-- start Source extract --
DDL [<object_name> [<type>] [SAVE <filename>]]

Let’s use the command with the ORDERS table Swingbench provides:

SQL> show user
USER is "SOE"
SQL> ddl orders

  CREATE TABLE "SOE"."ORDERS" 
   (	"ORDER_ID" NUMBER(12,0) CONSTRAINT "ORDER_ORDER_ID_NN" NOT NULL ENABLE, 
	"ORDER_DATE" TIMESTAMP (6) WITH LOCAL TIME ZONE CONSTRAINT "ORDER_DATE_NN" NOT NULL ENABLE, 
	"ORDER_MODE" VARCHAR2(8), 
	"CUSTOMER_ID" NUMBER(12,0) CONSTRAINT "ORDER_CUSTOMER_ID_NN" NOT NULL ENABLE, 
	"ORDER_STATUS" NUMBER(2,0), 
	"ORDER_TOTAL" NUMBER(8,2), 
	"SALES_REP_ID" NUMBER(6,0), 
	"PROMOTION_ID" NUMBER(6,0), 
	"WAREHOUSE_ID" NUMBER(6,0), 
	"DELIVERY_TYPE" VARCHAR2(15), 
	"COST_OF_DELIVERY" NUMBER(6,0), 
	"WAIT_TILL_ALL_AVAILABLE" VARCHAR2(15), 
	"DELIVERY_ADDRESS_ID" NUMBER(12,0), 
	"CUSTOMER_CLASS" VARCHAR2(30), 
	"CARD_ID" NUMBER(12,0), 
	"INVOICE_ADDRESS_ID" NUMBER(12,0), 
	 CONSTRAINT "ORDER_MODE_LOV" CHECK (order_mode in ('direct','online')) DEFERRABLE ENABLE NOVALIDATE, 
	 CONSTRAINT "ORDER_TOTAL_MIN" CHECK (order_total >= 0) DEFERRABLE ENABLE NOVALIDATE, 
	 CONSTRAINT "ORDERS_CUSTOMER_ID_FK" FOREIGN KEY ("CUSTOMER_ID")
	  REFERENCES "SOE"."CUSTOMERS" ("CUSTOMER_ID") ON DELETE SET NULL ENABLE NOVALIDATE
   ) SEGMENT CREATION IMMEDIATE 
  PCTFREE 10 PCTUSED 40 INITRANS 16 MAXTRANS 255 
 NOCOMPRESS LOGGING
  STORAGE(INITIAL 8388608 NEXT 8388608 MINEXTENTS 1 MAXEXTENTS 2147483645
  PCTINCREASE 0 FREELISTS 1 FREELIST GROUPS 1
  BUFFER_POOL DEFAULT FLASH_CACHE DEFAULT CELL_FLASH_CACHE DEFAULT)
-- end Source extract --
-- start Stored data --
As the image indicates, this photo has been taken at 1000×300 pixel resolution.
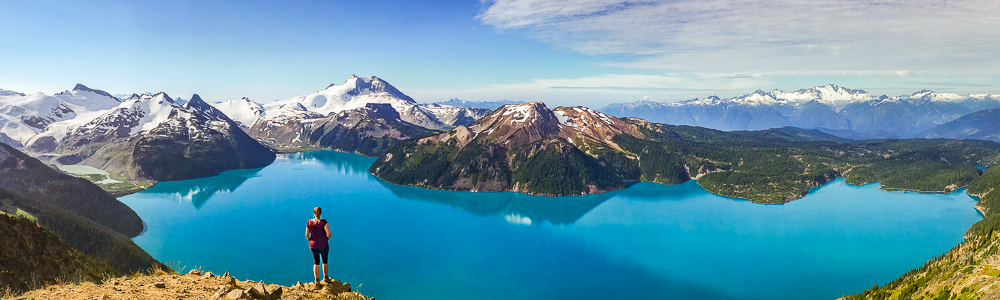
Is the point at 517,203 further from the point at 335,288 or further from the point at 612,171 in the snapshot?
the point at 335,288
-- end Stored data --
**Work instructions**
1 – In the ORDERS table DDL excerpt, which values does the ORDER_MODE_LOV constraint permit for the order_mode column?
2 – Proceed with the ORDERS table DDL excerpt from the point at which it stops.

**The answers**
1 – 'direct' and 'online'

2 –
  TABLESPACE "SOE_TBS" ;
  CREATE UNIQUE INDEX "SOE"."ORDER_PK" ON "SOE"."ORDERS" ("ORDER_ID") REVERSE 
  PCTFREE 10 INITRANS 2 MAXTRANS 255 COMPUTE STATISTICS NOLOGGING 
  STORAGE(INITIAL 1048576 NEXT 1048576 MINEXTENTS 1 MAXEXTENTS 2147483645
  PCTINCREASE 0 FREELISTS 1 FREELIST GROUPS 1
  BUFFER_POOL DEFAULT FLASH_CACHE DEFAULT CELL_FLASH_CACHE DEFAULT)
  TABLESPACE "SOE_TBS" ;
ALTER TABLE "SOE"."ORDERS" ADD CONSTRAINT "ORDER_PK" PRIMARY KEY ("ORDER_ID")
  USING INDEX "SOE"."ORDER_PK"  ENABLE NOVALIDATE;

  CREATE INDEX "SOE"."ORD_CUSTOMER_IX" ON "SOE"."ORDERS" ("CUSTOMER_ID") REVERSE 
  PCTFREE 10 INITRANS 2 MAXTRANS 255 COMPUTE STATISTICS NOLOGGING 
  STORAGE(INITIAL 1048576 NEXT 1048576 MINEXTENTS 1 MAXEXTENTS 2147483645
  PCTINCREASE 0 FREELISTS 1 FREELIST GROUPS 1
  BUFFER_POOL DEFAULT FLASH_CACHE DEFAULT CELL_FLASH_CACHE DEFAULT)
  TABLESPACE "SOE_TBS" ;

  CREATE INDEX "SOE"."ORD_ORDER_DATE_IX" ON "SOE"."ORDERS" ("ORDER_DATE") REVERSE 
  PCTFREE 10 INITRANS 2 MAXTRANS 255 COMPUTE STATISTICS NOLOGGING 
  STORAGE(INITIAL 1048576 NEXT 1048576 MINEXTENTS 1 MAXEXTENTS 2147483645
  PCTINCREASE 0 FREELISTS 1 FREELIST GROUPS 1
  BUFFER_POOL DEFAULT FLASH_CACHE DEFAULT CELL_FLASH_CACHE DEFAULT)
  TABLESPACE "SOE_TBS" ;

  CREATE INDEX "SOE"."ORD_SALES_REP_IX" ON "SOE"."ORDERS" ("SALES_REP_ID") REVERSE 
  PCTFREE 10 INITRANS 2 MAXTRANS 255 COMPUTE STATISTICS NOLOGGING 
  STORAGE(INITIAL 1048576 NEXT 1048576 MINEXTENTS 1 MAXEXTENTS 2147483645
  PCTINCREASE 0 FREELISTS 1 FREELIST GROUPS 1
  BUFFER_POOL DEFAULT FLASH_CACHE DEFAULT CELL_FLASH_CACHE DEFAULT)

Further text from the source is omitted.